En effet, il semble que la politique du gouvernement français précédent, celui d’Edouard Balladur, avait hésité entre deux lignes contradictoires : le soutien systématique au gouvernement algérien, préconisé par le ministre de l’Intérieur Charles Pasqua, et la recherche d’un accord politique entre Algériens, soutenue par le ministre des Affaires étrangères Alain Juppé. Le nouveau président Jacques Chirac en fit son Premier ministre, et déclara sur TF1 le 10 septembre 1995 : « La France ne soutient ni le gouvernement ni les intégristes. Elle n’aide pas une fraction politique mais un peuple qui sans cette aide sombrerait dans le chaos ». Et pourtant, dès son entrée en fonction, il avait décidé « d’arrêter les contacts non officiels avec les groupes armés algériens ». Il est donc difficile de cataloguer sommairement la politique algérienne de la France, et de choisir ente les deux interprétations opposées des attentats de 1995.

Mais le président Chirac a publié en 2011 un précieux témoignage sur sa réaction à ces événements dans le tome 2 de ses Mémoires.

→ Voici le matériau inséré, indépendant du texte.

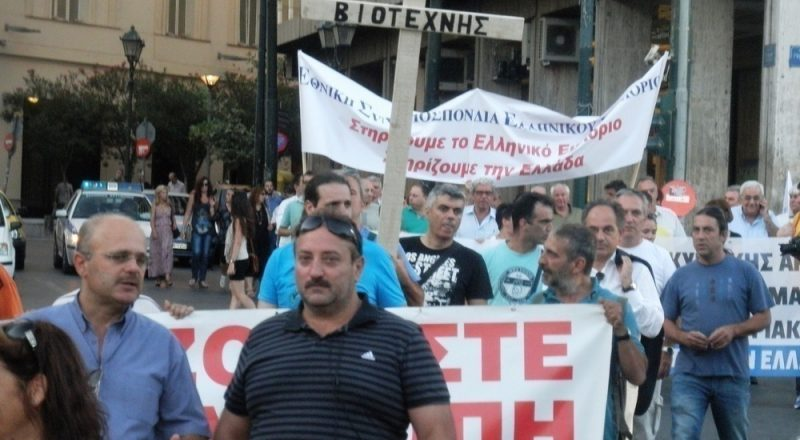 Απεργία και συγκέντρωση μικρομεσαίων στο υπουργείο Εργασίας τη Δευτέρα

D’après celui-ci, dès l’assassinat de l’imam Sahraoui le 11 juillet, il n’avait écarté aucune hypothèse : « Cette première transposition sur notre territoire du conflit interne à l’Algérie a-t-elle été l’œuvre du GIA, la victime ayant condamné les actes de violence commis contre les étrangers, notamment français ? Ou celle de la Sécurité militaire, à l’heure où les tentatives de reprise du dialogue entre le FIS et le gouvernement sont loin de faire l’unanimité dans les rangs de l’armée algérienne ? La première piste est la plus probable.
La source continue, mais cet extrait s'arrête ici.